Утром, когда бабы в деревне испекли пироги, она босиком от одного крылечка к другому обежала Шибаниху. Таня никогда не теряла очередности, ходила по деревням строго по порядку, притом только по воскресеньям и праздникам. Собирать свою дань в одной и той же деревне два раза подряд она считала святотатством, а когда собранные милостыни подходили к концу, поспевал какой-нибудь праздник в другой деревне.

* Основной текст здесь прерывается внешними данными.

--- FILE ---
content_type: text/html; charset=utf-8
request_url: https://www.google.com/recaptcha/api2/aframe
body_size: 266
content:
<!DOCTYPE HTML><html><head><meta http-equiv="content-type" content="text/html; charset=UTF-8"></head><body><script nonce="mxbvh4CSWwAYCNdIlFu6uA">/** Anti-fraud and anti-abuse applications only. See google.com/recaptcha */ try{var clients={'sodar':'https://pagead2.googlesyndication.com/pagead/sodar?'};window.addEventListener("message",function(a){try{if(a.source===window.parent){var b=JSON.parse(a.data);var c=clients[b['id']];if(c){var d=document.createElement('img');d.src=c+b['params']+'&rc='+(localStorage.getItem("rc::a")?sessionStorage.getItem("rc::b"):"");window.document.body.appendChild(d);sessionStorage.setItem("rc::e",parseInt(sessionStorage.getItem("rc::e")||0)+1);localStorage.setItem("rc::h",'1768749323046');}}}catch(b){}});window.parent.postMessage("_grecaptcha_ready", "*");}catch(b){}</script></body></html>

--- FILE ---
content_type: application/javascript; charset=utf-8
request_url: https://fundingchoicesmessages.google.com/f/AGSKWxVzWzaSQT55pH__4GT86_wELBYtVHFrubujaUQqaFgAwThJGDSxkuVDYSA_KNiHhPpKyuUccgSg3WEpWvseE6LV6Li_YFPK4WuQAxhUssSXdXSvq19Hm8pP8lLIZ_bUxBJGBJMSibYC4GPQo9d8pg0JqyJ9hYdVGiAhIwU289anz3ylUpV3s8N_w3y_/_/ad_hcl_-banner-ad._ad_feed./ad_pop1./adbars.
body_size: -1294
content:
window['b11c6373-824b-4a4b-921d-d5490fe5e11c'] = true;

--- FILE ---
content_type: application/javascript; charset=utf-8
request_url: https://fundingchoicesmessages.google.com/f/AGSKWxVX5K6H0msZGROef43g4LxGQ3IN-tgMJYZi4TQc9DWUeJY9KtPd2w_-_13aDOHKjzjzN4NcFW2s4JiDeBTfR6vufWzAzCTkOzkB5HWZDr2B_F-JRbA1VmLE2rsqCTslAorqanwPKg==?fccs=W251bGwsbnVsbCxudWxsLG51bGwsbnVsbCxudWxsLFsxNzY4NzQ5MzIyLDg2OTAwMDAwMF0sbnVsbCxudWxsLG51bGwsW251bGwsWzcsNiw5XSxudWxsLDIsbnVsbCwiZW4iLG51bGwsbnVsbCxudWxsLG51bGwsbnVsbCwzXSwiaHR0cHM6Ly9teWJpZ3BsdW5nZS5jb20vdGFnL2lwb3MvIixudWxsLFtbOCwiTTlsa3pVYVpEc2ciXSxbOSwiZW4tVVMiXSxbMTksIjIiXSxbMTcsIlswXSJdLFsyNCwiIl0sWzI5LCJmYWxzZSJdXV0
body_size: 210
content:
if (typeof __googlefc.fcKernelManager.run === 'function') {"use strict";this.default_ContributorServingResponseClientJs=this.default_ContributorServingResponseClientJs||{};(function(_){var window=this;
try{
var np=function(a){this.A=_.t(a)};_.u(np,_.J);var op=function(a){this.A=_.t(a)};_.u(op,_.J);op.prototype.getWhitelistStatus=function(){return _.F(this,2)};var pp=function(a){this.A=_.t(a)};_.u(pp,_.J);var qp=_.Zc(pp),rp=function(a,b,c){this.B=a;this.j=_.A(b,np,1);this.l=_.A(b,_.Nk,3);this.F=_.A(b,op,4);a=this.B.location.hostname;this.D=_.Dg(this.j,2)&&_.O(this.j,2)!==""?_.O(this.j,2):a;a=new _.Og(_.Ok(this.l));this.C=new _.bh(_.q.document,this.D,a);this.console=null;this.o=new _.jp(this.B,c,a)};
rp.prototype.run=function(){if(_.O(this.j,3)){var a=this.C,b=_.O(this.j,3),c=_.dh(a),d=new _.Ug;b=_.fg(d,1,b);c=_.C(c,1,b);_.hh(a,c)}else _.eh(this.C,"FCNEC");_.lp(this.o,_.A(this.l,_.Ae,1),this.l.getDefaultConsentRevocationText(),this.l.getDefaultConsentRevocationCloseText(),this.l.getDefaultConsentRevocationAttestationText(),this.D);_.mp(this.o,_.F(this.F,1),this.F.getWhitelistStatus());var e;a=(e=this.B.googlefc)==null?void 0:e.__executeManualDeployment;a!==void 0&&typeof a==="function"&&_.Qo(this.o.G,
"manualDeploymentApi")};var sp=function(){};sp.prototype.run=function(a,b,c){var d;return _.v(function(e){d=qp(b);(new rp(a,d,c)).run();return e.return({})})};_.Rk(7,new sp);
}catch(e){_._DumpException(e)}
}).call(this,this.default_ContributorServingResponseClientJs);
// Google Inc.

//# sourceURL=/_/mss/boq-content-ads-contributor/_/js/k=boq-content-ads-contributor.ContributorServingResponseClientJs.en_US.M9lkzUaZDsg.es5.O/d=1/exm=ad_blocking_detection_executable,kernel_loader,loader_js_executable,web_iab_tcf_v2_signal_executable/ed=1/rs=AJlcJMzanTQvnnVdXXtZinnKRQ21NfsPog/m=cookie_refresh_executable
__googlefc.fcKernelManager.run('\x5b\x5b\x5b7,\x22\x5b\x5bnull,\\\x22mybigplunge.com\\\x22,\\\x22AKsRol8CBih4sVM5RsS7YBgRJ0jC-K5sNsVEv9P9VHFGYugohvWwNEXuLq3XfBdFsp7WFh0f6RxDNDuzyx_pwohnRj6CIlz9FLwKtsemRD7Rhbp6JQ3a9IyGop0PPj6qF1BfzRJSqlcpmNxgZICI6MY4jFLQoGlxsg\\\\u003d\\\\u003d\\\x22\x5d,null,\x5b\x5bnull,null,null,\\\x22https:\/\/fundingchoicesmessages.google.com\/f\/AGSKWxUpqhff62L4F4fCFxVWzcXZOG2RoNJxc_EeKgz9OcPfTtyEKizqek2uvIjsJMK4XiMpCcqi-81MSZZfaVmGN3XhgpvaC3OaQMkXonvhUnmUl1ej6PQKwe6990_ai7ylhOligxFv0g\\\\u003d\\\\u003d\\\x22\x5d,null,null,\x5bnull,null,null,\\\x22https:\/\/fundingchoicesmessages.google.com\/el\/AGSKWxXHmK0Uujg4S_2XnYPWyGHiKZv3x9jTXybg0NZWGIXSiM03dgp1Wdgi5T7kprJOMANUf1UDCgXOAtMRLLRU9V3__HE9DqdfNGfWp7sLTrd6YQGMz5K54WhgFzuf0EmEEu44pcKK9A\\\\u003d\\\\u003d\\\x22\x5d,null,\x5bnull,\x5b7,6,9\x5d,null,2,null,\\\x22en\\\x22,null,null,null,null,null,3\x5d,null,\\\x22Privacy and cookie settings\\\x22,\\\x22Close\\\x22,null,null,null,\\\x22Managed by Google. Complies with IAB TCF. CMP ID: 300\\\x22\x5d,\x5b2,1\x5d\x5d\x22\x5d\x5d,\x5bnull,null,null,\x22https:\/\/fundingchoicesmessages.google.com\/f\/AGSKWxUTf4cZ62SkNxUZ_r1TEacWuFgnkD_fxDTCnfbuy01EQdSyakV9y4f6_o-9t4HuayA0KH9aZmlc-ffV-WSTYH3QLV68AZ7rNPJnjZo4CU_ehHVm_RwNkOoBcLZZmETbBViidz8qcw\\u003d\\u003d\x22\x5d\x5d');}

Сегодня на очереди была как раз своя деревня, Шибаниха. Таня пришла домой еще до полудня с большой корзиной кусочков. Отогрела ноги, обулась в шубные шоптаники и долго перебирала кусочки, вспоминая, в каком дому какой даден. Она разложила их по сортам: этот ржаной — на сухарики, этот пшеничный — к празднику, а этот ячневый — с кипятком для будня. У Роговых, кроме большого воложного куска.
Тане дали плашку хорошей лучины. Днем она исщепала полплашки и теперь сидела при ясном, совсем бездымном и теплом огне. Что еще надо крещеному человеку?
Какая-то застарелая, давно забытая и горькая нежность шевельнулась в сердце. Таня вздохнула, отложила наперсток и поглядела на простенок. Потемневшая питерская карточка, приколоченная гвоздиком, висела в простенке больше десятка лет. Все эти годы Таня так и не осмелилась оторвать ее от стены и по-настоящему поглядеть трех своих сыновей. Но она хорошо знала, что слева стоит младший Мишенька, справа средний Олешенька, а в середине, на венском стуле, сидит старший Никандр. Младшие сыновья стояли в фуражках, в сапогах и в царских мундирах, держа в руках обнаженные сабли, а мастеровой Никандр сидел в пиджаке и в косоворотке. Он сидел нога на ногу, сцепив на колене руки, его кудрявая голова была чуть откинута. Когда летом к Тане приходили гулять маленькие ребятки, она давала им по крохотному кусочку сахара, крестила и, указывая на карточку, говорила: «Этот вот — Мишенька, этот — Олешенька, посередке — старшой Никандр». Больше ей было нечего показать в своей избушке.
Она зажгла свежую лучинку и шепотом прочитала коротенькую молитву, поминая преставленного Никандра. С Никандром ей было легче, она уже не жалела его, потому что умер он дома, на родной стороне. В двадцатом году он приехал из Питера, но приехал не один, а вдвоем с непонятной нутряной хворью. Таня лечила его травяными настоями, заговаривала сама и ходила в дальнюю волость к другому знатоку. Может быть, и поставил бы сына на ноги тот, хороший знаток, кабы не худые харчи: вскоре она своими руками похоронила Никандра, попричитала и успокоилась. Другое дело младшие сыновья. У нее вот уже десять годов болит о них сердце, потому что никому не известно, где и как они похоронены. Сынки воевали, как говорит Таня, «один в белых, другой в красных». Вот только который в каких, она всегда путала, впрочем, было это ей все равно, и тужила она только о том, что лежат они в чужой стороне. По этой причине она иногда не совсем добрым словом поминала мастерового Никандра: ему-то, мол, тут что, ему полдела лежать. Дома-то.